----- Selection

I've interviewed, or worked alongside, so many CEOs that I'm often asked what distinguishes the best of them. While it's hard to generalize, I've come to realize there is this profound differentiator:an ability to form successful partnerships.

  • Weak leaders don't believe they're successful unless someone else fails.
  • Outstanding leaders devise and execute rising tide strategies: success for one means success for all.
And this phenomenon is particularly evident in companies' relationships with vendors.

Partnerships are Fruitful
At The Fruit Guys, Chris Mittelstaedt is dedicated to delivering fresh, interesting fruit to businesses. His fruit boxes offer a sociable snack that's healthier than the usual pile of transfat-laden junk food found in most corporate kitchens. Key to The Fruit Guys business is the proposition that companies flourish when their employees are happy and healthy. But to fulfill that mission, Mittelstaedt needs a reliable supply of good, interesting, seasonal fresh fruit. This isn't as easy as it sounds - so he's started investing in helping, supporting, even sometimes funding imperiled fruit farmers. He understands that, for his business to grow, other businesses need to flourish too.

Similarly at Chipotle Grill, CEO Steve Ells places tremendous emphasis on working closely with family farms and local suppliers to ensure that the company gets the produce it needs while the farmers get the outlets they seek. This isn't sentiment: it is about ensuring supply which assures quality.

----------
----- Supplied records

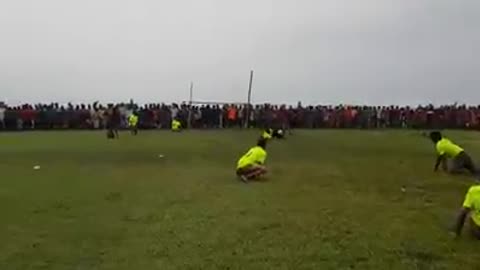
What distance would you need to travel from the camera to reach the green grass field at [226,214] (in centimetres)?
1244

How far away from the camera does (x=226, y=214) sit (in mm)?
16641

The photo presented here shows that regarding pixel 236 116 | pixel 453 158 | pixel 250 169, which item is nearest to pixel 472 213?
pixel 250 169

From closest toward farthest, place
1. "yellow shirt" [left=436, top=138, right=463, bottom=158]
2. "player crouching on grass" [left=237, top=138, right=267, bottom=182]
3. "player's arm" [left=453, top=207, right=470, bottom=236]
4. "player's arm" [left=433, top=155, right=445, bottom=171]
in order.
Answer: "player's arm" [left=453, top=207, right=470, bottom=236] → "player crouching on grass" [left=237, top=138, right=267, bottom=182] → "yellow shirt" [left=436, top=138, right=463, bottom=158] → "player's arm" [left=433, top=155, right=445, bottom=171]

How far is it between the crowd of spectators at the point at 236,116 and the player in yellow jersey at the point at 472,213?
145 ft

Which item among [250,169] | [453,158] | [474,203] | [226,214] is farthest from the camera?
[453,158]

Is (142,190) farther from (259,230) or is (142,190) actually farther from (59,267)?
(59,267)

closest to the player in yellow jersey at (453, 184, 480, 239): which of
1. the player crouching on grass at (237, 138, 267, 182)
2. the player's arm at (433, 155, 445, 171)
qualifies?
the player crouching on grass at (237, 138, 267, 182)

----------
----- Supplied records

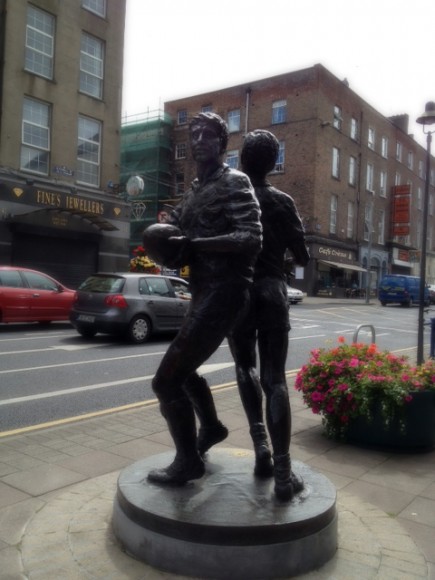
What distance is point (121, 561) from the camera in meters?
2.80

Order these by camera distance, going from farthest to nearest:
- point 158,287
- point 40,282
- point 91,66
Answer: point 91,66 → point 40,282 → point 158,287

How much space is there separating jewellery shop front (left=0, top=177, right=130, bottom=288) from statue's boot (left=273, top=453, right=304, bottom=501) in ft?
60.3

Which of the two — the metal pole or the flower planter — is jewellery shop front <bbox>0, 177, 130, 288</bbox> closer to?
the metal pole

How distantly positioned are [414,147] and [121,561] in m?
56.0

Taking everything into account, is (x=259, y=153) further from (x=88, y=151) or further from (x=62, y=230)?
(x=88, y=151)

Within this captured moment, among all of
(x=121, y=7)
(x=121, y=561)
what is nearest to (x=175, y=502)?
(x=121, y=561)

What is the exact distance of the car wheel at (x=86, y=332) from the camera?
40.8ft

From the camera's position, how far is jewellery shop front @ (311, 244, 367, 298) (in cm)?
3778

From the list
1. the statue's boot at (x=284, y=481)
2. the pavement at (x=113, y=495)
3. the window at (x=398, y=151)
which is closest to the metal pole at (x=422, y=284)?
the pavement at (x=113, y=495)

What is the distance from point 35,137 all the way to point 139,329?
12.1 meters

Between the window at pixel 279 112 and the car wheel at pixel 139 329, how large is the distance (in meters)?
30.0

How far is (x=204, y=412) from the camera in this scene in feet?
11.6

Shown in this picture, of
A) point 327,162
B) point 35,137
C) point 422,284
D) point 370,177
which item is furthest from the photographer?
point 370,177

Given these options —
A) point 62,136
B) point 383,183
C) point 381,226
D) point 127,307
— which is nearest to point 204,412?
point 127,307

----------
----- Supplied records

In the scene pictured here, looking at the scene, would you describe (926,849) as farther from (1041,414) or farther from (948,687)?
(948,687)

----------

#### Problems and tasks:
1) Do the following statements agree with the partnerships passage? For each one, answer yes or no and quote the words of the passage that decide it.
(a) Chris Mittelstaedt sometimes puts money into struggling fruit farmers.
(b) Steve Ells works closely with family farms mainly out of sentiment.
(c) The Fruit Guys delivers fruit to individual households.
2) Can you write out the partnerships passage from "I've interviewed, or" to "someone else fails.", copying every word as it appears?

#### Answers:
1)
(a) Yes: "even sometimes funding imperiled fruit farmers"
(b) No: "This isn't sentiment: it is about ensuring supply which assures quality."
(c) No: "delivering fresh, interesting fruit to businesses"

2)
I've interviewed, or worked alongside, so many CEOs that I'm often asked what distinguishes the best of them. While it's hard to generalize, I've come to realize there is this profound differentiator:an ability to form successful partnerships.

  • Weak leaders don't believe they're successful unless someone else fails.